The World Bank Group is working with countries to better conserve and sustainably manage biodiversity. This includes investing in watershed management, integrated coastal zone management and protected areas, as countries strive to achieve their development goals and poverty reduction plans. A key approach is to help countries find ways to generate revenues from biodiversity—including through tourism or payments for environmental services—that can cover the cost of managing biodiversity and improving local economies. At the same time, the World Bank Group also works closely with partners to improve forest governance and prevent wildlife crime as a way to protect the value of nature-based tourism which in turn affects the resilience of people living around protected areas. Recognizing, measuring and managing natural capital and ecosystem services at the country level is key to protecting biodiversity. The World Bank has been working with several countries in Africa to incorporate the physical and monetary values of natural capital in decision-making processes.



  • The World Bank, with support from the Global Environment Facility (GEF), has been among the largest financiers of biodiversity conservation in Africa. Biodiversity work, amounting to about $360 million, is included in around 50 projects currently being implemented in the Africa region.
  • In Mozambique, the World Bank is supporting the government’s Mozambique Conservation Areas for Biodiversity and Development Program (MozBio). Mozambique’s Conservation Areas have been designated to protect the country’s diverse habitats —which include a coastline with spectacular coral reefs and over 6,000 plant, bird and mammal species. The first phase of MozBio (2015-2019) involved over 60,000 beneficiaries (almost half of whom are women) in 10 protected areas, including the Chimanimani, Maputo Special Reserve, Gilé and Quirimbas National Parks; and leveraged over US$500 million in private investment pledges. The second phase of the project goes through 2023 and aims to further support rural communities while continuing conservation and biodiversity efforts. So far, the MozBio Program has amounted to more than $100 million.
  • In Gabon, the World Bank helped enhance the conservation of biodiversity in parks, buffer zones, and forested wetlands. The projects expanded the knowledge and expertise of conservation-related entities and put in place an efficient monitoring system for wetland ecosystems, making possible the sustainable management of the resources. Income-generating activities have also reduced illegal fishing and poaching and promoted eco-responsible behavior in adjacent communities. These efforts contributed to the addition of nine natural sites making up 2.8 million hectares to the RAMSAR-classified sites.
  • In Tanzania, the $220 million World Bank-supported SWIOFish Project is helping fishing communities in Comoros, Madagascar,  Mozambique, Seychelles and Tanzania as well as the Maldives to increase economic benefits from fisheries, rebuild fish stocks and restore livelihoods.  The project also contributed significantly to the reduction of illegal fishing practices, such as blast fishing in Tanzania.
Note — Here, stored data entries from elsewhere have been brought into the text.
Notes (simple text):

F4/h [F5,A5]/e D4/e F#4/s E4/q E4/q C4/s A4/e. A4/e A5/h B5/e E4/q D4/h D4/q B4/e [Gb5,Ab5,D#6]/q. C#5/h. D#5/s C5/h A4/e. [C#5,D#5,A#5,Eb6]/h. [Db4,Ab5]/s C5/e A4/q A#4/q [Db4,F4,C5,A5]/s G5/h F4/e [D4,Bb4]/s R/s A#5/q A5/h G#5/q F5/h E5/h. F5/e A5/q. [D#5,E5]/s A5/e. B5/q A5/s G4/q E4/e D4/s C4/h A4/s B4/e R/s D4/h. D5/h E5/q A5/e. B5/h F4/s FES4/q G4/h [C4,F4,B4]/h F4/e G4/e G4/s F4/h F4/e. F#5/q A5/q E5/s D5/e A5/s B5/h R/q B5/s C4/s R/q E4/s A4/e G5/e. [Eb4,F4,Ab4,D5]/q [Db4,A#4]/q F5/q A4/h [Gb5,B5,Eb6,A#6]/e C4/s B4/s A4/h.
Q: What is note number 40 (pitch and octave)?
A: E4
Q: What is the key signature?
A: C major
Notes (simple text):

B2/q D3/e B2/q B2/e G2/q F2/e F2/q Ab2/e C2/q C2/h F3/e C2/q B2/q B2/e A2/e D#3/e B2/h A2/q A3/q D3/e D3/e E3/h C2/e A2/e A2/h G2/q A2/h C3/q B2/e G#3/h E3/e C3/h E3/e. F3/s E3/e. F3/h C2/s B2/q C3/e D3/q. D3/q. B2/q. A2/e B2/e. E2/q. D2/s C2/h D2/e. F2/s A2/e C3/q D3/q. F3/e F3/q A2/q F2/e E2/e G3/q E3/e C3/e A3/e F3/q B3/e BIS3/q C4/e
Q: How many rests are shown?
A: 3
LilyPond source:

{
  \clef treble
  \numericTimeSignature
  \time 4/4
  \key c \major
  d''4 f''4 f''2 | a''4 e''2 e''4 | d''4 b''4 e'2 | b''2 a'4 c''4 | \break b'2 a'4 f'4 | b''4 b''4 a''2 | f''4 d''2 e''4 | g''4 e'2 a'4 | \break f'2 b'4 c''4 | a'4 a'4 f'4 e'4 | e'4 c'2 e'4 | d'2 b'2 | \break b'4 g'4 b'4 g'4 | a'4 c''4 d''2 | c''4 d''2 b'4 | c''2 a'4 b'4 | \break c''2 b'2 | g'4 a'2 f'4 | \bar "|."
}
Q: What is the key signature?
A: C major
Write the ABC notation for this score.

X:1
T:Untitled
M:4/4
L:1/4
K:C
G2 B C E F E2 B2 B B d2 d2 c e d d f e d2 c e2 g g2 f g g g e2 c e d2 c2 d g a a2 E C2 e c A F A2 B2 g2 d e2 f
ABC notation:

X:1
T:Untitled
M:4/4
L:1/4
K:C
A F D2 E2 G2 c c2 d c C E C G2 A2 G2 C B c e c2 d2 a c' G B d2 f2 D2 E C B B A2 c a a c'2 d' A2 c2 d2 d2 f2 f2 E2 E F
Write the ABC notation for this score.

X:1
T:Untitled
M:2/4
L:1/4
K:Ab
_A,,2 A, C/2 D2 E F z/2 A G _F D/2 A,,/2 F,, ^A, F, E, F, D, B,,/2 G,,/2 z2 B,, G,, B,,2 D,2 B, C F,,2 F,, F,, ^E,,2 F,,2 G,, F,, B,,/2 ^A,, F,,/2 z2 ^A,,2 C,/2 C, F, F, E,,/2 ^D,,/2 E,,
  • In South Africa, the World Bank, through a GEF grant, provided implementation support to iSimangaliso Wetland Park, a UNESCO Heritage site, to improve the ecological functioning of Lake St. Lucia. The program also helped to create sustainable job opportunities for the community in and around the park, including 75 conservation-compatible enterprises. In addition, 185 people were trained in business development, 77 young people were given scholarships to attend courses, and 393 local leaders applied skills from the training provided in resource management to improve co-management of the park. A second phase is now being prepared with GEF 7 financing, expanding the approach to other protected areas in the country.